Hazirandan önce tam üç kez sel felaketi yaşayan Samsun, son derece sıcak geçen temmuz ve ağustos aylarının ardından sonbahara öyle hızlı bir geçiş yaptı ki dün yani pazar günü bu yıl dördüncü kez sel suları altında kaldı.
Kentin sahil tarafındaki her köşesi neredeyse sel sularına teslim oldu diyebiliriz. Elbette olacağı buydu. Daha önceki sel felaketlerinde de defalarca yazdık çizdik. Tabiatın dengesini bu kadar bozarsanız tabii ki olacağı bu!
Artık her yağmur sel getiriyor. Sonra yine aylarca kuraklık. Bu kez de öyle oldu ve AFAD tarafından sel ve su baskınıyla uyarılan Samsun’da pazar sabahı tüm yollar sular altında kaldı. Ev ve işyerlerini su bastı. Yollar çöktü. İnsanlar botlarla kurtarıldı, bazıları kendi imkanlarıyla yüzerek son anda boğulmaktan kurtarıldılar.
Sosyal medyada binlerce kişi, Samsun'da her yağmurda aynı görüntülerin yaşanmasına isyan etmiş durumda.

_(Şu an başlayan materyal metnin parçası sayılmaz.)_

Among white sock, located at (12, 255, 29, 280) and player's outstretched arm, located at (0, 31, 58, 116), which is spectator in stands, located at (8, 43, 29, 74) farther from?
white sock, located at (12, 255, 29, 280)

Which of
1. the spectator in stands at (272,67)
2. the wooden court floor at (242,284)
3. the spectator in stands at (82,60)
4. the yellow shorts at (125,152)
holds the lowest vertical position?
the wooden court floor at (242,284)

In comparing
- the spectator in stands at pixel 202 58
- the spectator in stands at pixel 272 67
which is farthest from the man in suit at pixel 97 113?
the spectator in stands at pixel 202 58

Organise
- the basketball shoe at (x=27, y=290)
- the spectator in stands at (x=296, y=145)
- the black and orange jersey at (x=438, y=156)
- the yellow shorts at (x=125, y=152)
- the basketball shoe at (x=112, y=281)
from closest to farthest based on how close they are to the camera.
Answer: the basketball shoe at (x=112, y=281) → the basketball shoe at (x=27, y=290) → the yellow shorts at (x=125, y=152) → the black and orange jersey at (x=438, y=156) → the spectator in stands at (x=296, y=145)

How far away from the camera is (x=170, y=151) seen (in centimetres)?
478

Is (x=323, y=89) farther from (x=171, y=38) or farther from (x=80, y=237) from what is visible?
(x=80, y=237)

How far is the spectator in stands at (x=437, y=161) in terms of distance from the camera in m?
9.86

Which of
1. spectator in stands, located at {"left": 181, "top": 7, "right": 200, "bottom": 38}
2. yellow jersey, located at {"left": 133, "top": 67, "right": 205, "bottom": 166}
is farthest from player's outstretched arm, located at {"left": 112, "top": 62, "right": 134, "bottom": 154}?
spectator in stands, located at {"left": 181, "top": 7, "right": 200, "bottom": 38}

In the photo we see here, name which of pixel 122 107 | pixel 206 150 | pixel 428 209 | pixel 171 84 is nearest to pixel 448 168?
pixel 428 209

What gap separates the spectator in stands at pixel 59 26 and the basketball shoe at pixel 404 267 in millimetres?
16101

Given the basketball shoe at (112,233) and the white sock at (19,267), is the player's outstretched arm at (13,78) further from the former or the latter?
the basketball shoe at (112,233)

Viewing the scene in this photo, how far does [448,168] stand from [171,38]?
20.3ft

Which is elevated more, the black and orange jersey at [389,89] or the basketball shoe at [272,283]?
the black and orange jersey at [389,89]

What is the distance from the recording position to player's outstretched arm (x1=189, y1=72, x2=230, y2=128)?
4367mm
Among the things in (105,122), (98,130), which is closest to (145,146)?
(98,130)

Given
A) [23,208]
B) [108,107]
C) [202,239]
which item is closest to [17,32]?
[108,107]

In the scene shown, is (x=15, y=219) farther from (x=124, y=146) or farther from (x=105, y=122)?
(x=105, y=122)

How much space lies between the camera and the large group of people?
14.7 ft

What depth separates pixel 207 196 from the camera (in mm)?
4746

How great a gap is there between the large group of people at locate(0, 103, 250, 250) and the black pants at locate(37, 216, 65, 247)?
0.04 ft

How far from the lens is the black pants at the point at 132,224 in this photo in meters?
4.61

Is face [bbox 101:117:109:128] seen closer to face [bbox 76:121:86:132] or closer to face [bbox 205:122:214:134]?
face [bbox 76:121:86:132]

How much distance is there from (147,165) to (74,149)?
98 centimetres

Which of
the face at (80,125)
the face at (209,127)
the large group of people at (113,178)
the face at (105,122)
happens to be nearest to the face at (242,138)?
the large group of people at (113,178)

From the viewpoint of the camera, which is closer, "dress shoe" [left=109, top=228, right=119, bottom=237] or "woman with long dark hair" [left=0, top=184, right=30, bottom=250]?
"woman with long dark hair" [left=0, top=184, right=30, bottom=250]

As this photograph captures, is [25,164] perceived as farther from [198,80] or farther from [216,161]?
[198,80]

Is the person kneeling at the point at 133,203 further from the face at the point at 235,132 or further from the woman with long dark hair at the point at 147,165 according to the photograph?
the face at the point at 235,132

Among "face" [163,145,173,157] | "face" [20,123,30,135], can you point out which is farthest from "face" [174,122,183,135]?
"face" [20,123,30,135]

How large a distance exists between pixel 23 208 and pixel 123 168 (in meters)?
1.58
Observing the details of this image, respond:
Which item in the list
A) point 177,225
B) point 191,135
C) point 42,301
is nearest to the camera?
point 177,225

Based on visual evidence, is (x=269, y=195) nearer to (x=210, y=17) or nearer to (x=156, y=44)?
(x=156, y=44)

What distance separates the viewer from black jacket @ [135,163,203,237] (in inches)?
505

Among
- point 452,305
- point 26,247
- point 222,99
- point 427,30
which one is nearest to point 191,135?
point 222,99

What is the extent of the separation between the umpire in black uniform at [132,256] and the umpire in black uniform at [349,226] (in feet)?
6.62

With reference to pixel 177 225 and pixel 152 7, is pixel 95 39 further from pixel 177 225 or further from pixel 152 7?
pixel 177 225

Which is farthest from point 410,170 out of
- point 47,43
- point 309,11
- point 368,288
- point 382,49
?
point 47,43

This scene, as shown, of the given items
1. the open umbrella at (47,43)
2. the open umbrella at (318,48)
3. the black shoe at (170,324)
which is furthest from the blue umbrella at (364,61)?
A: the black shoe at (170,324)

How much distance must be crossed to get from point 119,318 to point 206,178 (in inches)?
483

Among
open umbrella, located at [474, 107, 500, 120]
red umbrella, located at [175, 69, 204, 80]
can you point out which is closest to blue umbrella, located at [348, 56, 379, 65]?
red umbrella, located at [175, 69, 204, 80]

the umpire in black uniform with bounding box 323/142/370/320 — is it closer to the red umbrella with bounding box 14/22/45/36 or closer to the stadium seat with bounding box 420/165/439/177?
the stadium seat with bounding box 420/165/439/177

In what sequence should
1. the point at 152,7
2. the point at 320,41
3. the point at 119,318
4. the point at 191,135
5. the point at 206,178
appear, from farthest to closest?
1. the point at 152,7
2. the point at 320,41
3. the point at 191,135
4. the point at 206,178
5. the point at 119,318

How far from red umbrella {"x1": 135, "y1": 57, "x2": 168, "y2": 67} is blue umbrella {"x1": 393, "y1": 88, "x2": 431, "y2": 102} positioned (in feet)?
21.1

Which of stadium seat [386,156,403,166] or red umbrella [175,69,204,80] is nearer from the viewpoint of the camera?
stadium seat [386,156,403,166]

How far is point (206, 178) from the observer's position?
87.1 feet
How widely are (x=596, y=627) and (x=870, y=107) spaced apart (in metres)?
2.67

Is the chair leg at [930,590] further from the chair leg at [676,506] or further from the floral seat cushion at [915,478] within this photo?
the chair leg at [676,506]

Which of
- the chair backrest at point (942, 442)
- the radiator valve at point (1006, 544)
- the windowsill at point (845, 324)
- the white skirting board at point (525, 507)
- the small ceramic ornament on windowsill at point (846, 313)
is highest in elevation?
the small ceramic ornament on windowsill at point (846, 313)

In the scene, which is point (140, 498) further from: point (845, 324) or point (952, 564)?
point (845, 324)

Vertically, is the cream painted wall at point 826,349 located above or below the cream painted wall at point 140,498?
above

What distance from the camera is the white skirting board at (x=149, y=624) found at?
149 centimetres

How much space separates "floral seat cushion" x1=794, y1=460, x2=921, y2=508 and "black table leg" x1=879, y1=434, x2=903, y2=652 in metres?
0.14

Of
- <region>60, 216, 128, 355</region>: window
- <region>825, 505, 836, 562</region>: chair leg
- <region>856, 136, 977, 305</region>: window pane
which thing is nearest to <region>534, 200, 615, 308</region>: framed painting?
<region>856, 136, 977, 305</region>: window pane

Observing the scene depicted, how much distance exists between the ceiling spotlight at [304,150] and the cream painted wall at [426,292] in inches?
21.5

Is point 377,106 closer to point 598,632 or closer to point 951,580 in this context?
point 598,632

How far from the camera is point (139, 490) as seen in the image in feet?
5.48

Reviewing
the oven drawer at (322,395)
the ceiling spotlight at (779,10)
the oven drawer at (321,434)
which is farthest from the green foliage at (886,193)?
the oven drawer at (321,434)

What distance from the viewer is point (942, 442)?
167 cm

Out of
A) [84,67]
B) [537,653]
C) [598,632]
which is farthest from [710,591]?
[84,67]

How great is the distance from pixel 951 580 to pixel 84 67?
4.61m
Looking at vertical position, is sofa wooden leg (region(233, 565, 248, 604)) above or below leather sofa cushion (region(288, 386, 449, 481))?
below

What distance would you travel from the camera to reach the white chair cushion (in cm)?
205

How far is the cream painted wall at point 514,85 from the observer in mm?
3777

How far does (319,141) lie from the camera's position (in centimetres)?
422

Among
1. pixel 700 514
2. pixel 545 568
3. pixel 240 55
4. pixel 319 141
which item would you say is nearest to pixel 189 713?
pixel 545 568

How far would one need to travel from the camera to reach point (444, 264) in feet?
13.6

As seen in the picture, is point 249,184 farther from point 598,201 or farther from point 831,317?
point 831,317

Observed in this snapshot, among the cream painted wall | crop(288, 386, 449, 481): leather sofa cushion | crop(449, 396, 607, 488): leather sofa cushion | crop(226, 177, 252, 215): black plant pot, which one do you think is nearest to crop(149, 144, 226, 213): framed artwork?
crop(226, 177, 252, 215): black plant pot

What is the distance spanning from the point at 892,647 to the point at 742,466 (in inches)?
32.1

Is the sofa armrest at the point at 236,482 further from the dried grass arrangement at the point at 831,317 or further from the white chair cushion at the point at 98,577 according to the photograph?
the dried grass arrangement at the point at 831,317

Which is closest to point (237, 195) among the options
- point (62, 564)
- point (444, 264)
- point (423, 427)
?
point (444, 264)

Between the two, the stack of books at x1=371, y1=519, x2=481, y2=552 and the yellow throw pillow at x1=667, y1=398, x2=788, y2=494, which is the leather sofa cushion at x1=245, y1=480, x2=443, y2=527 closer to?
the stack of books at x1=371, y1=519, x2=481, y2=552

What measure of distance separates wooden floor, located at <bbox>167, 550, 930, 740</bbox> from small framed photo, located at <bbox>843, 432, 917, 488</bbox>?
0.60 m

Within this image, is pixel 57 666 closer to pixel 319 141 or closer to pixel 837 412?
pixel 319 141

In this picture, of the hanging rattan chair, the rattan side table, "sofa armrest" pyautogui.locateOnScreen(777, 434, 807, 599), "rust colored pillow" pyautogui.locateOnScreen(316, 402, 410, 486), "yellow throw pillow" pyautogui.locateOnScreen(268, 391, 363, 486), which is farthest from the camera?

Elbette haklılar. Denize sıfır bir kentin her yağmurda, sel suları altında kalmasının nasıl başarıldığı, okullarda 'yapılmaması gereken şehircilik örneği' olarak mutlaka ders olarak okutulması lazım.
Çünkü Samsun'da inanılmaz bir altyapı yetersizliği, otoyol yetersizliği, trafik sorunları var. Ve bu durumun herkes farkında ama kimsenin elinden bir şey gelmiyor. Zamanında yapılan yanlış şehir planlamasının sonuçlarını yaşıyoruz.
Hani Samsun "Geleceğin Şehri”ydi.
Önceki gün Samsun'a gelen İçişleri Bakan Yardımcısı, bu kentin 21. yüzyıla hazır olması gerektiğini söylüyordu. Sayın bürokrat sanırım Samsun'un daha 19. yüzyıl sorunlarını bile çözemediğinden bihaber!
Neden böyle?
Bu kentin öncelikleri, yapılmış olanları yıkmak, değiştirmek, mevcut Marina'yı doldurup daha büyüğünü yapmak ve çeşitli görsel kent makyajları gibi işlere, kaynak ve enerji harcamak mıdır?
Yoksa sel, heyelan, deprem gibi doğa olaylarına karşı, kenti altyapısı ve üstyapısıyla daha dirençli hale getirmek midir?
Belediyecilik böyle mi olur? Daha siz neredeyse her yağışta göle dönen Atatürk Bulvarı'nda biriken suyu 100-200 m yakınındaki denize ulaştıramıyorsunuz.
Bu şehir bu altyapıyla mı, çöken yollar, sel suları altında kalan evler, otomobiller, caddeler ve sokaklarla mı “Geleceğin Şehri” olacak?
Gerçi gülecek halimiz de kalmadı ya…
Yine de güldürmeyin insanı!
Bu kente altyapıyı önceleyecek, her yağmurda kentin sel suları altında kalmaması gerektiğini bilen bir belediye yönetimi şart!